[START RECORDS FOR THE TASK]

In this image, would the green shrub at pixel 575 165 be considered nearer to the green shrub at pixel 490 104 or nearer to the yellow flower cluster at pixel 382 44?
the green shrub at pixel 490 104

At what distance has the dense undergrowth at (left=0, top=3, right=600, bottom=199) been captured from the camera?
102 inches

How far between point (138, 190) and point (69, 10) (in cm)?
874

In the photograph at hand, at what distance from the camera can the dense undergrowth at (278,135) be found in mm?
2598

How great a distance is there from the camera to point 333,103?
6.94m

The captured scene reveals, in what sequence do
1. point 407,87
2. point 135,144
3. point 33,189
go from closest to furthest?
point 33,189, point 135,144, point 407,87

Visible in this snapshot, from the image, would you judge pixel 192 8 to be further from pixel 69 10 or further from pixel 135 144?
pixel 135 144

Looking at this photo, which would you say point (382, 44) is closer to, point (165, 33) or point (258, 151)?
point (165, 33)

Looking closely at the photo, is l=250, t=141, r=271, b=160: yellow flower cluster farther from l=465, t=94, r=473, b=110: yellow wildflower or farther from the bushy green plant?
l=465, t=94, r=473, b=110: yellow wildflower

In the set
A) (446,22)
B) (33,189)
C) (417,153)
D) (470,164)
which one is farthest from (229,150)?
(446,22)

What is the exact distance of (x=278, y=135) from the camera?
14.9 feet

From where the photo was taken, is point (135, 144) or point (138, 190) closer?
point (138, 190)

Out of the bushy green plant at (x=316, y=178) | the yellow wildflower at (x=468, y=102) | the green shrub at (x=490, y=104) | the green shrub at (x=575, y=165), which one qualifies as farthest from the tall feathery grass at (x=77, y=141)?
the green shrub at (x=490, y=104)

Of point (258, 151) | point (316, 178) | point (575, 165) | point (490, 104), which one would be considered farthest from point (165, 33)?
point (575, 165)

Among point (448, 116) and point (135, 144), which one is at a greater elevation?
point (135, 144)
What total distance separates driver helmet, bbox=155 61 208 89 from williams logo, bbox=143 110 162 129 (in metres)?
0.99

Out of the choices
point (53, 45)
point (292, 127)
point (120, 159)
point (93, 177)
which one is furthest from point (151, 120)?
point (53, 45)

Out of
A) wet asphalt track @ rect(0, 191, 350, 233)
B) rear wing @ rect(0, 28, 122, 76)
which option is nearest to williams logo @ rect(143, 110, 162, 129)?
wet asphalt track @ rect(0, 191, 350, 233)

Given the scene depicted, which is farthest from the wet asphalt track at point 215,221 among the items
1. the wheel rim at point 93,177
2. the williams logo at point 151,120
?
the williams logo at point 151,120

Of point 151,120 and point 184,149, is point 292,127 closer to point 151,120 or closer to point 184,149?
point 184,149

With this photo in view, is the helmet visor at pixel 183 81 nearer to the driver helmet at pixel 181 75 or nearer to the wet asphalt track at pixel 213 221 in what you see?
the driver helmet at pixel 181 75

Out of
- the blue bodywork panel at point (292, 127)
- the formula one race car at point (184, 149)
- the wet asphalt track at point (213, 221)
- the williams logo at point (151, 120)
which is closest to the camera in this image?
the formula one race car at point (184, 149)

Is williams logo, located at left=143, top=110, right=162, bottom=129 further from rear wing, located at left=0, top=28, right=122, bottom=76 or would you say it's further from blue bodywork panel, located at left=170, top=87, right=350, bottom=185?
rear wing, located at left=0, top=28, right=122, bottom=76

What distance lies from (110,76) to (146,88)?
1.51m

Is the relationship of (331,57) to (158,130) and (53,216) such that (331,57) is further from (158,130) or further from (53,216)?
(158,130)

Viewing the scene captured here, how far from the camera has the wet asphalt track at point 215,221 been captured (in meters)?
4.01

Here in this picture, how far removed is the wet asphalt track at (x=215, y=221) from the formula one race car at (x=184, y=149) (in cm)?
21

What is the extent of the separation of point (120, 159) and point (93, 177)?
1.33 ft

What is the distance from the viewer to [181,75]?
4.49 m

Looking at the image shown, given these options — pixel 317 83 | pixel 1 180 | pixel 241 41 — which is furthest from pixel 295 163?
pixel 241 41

[END RECORDS FOR THE TASK]

EXERCISE PROMPT
In the material, rewrite the lines from the one containing "How far between" through the one containing "point 33,189, point 135,144, point 407,87", changing every "camera" to "viewer" and keeping everything else the same.

COMPLETE RESPONSE
How far between point (138, 190) and point (69, 10) (in cm)?
874

In the photograph at hand, at what distance from the viewer can the dense undergrowth at (278,135) be found in mm?
2598

How great a distance is there from the viewer to point 333,103?
6.94m

The captured scene reveals, in what sequence do
1. point 407,87
2. point 135,144
3. point 33,189
go from closest to furthest?
point 33,189, point 135,144, point 407,87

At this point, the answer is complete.